===== Data =====

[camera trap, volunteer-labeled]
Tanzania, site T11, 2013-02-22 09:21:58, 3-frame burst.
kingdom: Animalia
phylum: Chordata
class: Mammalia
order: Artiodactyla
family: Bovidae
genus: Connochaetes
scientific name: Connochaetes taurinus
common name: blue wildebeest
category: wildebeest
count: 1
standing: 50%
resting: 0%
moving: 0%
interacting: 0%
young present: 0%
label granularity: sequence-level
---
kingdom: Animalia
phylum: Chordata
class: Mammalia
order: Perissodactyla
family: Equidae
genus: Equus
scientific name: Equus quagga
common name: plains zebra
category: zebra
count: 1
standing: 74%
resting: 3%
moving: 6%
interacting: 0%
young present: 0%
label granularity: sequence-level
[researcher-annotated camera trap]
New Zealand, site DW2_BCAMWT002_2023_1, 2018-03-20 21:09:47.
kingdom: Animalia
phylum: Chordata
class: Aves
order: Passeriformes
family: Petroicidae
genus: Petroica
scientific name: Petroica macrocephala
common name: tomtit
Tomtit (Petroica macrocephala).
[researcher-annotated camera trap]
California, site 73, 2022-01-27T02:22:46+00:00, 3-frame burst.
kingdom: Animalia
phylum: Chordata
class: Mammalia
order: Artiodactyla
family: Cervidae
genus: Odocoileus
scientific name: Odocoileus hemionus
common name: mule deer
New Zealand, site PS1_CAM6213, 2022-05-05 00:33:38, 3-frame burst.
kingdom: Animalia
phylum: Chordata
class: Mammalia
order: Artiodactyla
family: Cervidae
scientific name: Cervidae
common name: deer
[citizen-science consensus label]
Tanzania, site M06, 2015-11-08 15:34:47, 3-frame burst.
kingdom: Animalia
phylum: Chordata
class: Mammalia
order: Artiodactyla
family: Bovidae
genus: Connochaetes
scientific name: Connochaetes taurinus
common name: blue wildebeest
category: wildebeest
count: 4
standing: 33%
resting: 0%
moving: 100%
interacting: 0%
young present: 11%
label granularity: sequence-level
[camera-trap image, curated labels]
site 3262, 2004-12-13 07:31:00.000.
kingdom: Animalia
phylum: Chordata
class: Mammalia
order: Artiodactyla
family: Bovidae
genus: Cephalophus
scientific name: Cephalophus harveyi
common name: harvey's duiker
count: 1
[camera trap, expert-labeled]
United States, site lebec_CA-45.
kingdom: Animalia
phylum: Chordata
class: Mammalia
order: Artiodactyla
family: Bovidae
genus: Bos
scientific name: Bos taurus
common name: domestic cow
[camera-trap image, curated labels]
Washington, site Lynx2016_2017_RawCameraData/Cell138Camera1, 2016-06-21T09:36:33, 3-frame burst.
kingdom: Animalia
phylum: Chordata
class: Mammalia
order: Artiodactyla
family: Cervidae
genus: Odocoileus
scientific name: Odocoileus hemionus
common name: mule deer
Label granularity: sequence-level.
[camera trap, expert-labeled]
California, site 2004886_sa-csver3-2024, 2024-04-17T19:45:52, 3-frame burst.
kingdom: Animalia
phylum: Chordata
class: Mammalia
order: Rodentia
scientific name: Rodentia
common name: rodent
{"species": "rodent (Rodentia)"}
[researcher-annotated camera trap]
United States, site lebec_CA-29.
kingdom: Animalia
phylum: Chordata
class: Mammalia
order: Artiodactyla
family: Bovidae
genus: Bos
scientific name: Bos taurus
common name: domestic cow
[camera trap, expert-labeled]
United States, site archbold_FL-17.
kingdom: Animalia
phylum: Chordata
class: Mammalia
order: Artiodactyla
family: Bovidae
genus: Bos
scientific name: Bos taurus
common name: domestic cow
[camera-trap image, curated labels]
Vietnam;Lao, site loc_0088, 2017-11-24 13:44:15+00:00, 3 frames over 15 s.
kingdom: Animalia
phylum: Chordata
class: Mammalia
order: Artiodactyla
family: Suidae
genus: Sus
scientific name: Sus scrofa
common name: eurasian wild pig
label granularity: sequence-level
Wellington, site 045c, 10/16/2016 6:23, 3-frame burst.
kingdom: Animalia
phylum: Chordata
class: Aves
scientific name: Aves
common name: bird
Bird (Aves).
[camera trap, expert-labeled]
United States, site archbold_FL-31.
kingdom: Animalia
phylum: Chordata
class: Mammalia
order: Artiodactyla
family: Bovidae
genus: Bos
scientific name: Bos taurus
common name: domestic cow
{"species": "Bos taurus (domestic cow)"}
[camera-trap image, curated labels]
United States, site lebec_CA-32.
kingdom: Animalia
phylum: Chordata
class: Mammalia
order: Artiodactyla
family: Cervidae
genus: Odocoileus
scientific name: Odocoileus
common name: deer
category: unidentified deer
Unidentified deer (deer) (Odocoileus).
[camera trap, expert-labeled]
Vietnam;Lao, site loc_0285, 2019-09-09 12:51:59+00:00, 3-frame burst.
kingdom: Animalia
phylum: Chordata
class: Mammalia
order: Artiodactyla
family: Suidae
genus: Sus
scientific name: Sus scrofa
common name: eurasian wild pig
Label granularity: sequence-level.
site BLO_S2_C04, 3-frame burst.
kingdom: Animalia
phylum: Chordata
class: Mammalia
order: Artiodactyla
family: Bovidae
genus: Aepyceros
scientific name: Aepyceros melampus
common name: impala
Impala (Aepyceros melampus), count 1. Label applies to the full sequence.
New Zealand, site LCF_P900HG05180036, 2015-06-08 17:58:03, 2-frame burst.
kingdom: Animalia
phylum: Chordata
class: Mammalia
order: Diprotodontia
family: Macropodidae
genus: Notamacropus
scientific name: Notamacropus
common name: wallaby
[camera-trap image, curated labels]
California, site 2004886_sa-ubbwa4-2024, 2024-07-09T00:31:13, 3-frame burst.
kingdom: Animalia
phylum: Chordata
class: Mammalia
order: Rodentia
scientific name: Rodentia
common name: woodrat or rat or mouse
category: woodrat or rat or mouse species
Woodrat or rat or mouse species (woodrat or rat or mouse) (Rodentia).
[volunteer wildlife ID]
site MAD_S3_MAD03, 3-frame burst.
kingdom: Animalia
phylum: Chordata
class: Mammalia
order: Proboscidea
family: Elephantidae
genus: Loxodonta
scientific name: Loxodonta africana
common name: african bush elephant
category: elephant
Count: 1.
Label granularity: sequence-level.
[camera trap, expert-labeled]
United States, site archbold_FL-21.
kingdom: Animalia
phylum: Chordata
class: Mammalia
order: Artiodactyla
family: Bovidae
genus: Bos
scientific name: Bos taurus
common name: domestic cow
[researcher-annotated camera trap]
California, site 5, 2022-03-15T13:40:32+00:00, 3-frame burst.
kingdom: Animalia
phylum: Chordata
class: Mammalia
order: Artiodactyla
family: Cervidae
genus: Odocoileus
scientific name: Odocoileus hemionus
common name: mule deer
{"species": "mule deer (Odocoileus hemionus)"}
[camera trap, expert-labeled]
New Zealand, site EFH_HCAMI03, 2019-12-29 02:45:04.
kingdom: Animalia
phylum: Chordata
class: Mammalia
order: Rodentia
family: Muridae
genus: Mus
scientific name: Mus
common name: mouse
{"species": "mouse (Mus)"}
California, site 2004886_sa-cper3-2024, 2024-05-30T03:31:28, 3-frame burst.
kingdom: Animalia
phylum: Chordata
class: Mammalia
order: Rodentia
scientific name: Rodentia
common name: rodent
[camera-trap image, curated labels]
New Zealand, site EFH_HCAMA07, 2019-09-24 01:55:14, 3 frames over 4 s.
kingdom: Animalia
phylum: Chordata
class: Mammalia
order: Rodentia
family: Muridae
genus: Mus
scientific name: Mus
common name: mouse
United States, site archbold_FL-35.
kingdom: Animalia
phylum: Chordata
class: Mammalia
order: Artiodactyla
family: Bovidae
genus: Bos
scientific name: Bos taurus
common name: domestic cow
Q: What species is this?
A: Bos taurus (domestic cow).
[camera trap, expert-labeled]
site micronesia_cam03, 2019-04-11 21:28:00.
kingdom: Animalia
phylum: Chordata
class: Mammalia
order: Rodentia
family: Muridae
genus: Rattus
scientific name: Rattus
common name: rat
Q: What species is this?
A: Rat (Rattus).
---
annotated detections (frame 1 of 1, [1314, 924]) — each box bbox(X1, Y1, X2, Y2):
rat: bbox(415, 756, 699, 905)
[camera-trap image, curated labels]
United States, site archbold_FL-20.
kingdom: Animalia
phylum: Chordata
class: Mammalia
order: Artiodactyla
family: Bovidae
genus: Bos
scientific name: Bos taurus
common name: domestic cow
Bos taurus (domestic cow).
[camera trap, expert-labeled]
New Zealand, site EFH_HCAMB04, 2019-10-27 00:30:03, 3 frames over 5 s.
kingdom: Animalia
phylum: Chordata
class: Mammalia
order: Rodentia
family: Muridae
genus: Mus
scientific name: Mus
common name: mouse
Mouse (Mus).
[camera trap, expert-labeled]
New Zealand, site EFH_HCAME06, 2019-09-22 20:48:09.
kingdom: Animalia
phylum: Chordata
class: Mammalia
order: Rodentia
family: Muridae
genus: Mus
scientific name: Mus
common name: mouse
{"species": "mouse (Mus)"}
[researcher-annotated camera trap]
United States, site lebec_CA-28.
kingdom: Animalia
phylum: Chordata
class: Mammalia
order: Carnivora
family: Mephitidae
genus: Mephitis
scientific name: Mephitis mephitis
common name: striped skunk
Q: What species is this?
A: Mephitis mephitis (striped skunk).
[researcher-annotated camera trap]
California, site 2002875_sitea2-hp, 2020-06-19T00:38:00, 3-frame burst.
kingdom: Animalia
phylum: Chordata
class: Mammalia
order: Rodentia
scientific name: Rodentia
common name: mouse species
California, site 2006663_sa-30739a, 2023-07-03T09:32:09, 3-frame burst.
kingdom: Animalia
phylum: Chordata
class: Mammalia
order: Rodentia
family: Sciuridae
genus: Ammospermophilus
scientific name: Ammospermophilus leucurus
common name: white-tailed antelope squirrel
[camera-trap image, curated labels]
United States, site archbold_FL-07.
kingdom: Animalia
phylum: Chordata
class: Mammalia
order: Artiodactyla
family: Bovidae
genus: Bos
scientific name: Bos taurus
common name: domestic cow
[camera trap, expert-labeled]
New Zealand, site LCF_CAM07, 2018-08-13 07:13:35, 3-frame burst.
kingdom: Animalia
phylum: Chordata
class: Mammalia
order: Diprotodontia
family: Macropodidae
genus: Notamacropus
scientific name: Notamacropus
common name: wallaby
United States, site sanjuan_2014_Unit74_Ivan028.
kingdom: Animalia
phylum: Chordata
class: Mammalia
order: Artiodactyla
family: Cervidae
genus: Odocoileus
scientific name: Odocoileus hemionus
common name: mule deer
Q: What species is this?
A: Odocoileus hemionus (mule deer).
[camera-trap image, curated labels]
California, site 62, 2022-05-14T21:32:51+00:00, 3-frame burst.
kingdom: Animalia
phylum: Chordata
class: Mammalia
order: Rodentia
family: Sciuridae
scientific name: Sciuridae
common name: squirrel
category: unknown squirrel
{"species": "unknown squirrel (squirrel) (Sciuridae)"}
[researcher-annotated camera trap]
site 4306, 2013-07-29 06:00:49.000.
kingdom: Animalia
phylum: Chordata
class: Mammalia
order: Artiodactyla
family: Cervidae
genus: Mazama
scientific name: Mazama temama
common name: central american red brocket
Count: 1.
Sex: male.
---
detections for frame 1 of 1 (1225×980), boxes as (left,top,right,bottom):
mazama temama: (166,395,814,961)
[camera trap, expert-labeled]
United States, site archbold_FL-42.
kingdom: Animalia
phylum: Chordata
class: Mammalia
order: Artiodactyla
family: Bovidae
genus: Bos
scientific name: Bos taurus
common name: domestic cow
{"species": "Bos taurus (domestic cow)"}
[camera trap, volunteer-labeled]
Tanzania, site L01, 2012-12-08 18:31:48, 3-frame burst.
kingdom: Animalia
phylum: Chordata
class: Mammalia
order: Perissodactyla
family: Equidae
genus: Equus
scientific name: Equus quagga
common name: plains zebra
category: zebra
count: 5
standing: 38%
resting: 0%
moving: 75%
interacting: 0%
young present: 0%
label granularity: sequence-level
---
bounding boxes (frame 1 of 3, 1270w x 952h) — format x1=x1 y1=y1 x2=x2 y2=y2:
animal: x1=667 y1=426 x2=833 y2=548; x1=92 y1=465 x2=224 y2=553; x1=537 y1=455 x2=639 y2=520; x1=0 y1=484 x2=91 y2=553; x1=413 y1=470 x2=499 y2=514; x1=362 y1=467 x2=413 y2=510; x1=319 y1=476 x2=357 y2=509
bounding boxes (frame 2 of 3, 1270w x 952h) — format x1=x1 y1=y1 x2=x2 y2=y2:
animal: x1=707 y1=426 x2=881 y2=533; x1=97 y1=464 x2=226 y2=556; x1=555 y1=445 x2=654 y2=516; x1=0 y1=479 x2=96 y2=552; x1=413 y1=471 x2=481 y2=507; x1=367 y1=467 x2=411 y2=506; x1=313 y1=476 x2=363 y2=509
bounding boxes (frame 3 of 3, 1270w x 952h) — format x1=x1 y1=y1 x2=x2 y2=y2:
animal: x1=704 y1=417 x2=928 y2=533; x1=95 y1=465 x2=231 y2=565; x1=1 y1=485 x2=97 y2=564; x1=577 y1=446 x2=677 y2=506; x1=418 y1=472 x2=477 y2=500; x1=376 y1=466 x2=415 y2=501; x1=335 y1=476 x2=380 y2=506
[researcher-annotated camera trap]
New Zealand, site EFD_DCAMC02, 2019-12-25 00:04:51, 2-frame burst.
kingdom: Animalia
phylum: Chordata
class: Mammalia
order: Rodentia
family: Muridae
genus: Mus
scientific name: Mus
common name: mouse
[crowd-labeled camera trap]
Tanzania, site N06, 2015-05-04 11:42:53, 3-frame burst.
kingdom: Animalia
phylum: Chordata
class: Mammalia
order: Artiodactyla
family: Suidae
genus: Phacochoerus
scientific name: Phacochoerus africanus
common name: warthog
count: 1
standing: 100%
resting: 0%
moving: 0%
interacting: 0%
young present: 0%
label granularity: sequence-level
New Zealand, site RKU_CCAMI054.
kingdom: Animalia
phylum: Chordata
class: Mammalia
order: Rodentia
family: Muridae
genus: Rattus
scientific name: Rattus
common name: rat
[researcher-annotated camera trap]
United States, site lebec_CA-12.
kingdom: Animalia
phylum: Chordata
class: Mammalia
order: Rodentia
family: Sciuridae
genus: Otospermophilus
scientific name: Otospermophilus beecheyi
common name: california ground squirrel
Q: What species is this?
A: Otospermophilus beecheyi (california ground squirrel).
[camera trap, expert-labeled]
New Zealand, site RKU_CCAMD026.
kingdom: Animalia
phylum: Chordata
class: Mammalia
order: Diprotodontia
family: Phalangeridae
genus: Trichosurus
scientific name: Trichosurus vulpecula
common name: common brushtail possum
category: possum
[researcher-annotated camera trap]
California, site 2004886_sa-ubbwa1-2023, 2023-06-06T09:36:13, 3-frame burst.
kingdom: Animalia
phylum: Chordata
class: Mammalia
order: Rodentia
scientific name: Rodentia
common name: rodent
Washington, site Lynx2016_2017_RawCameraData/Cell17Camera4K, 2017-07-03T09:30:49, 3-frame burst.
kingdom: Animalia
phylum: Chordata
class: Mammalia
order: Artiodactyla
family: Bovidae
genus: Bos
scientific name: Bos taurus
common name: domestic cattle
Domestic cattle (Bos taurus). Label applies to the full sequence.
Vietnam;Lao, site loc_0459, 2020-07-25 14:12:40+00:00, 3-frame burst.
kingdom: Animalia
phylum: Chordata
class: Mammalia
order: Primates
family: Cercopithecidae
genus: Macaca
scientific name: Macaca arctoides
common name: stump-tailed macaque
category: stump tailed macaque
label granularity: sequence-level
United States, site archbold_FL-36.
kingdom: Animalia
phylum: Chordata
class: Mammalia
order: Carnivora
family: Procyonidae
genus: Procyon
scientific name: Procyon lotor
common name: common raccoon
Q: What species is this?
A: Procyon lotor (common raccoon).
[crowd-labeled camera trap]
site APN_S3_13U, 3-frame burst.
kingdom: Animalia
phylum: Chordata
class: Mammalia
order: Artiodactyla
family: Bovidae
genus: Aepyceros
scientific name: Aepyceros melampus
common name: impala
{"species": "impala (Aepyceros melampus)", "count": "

=====

> Assignment
All lines of the data that hold "Tanzania" need to be copied.

> Solution for this exercise
Tanzania, site T11, 2013-02-22 09:21:58, 3-frame burst.
Tanzania, site M06, 2015-11-08 15:34:47, 3-frame burst.
Tanzania, site L01, 2012-12-08 18:31:48, 3-frame burst.
Tanzania, site N06, 2015-05-04 11:42:53, 3-frame burst.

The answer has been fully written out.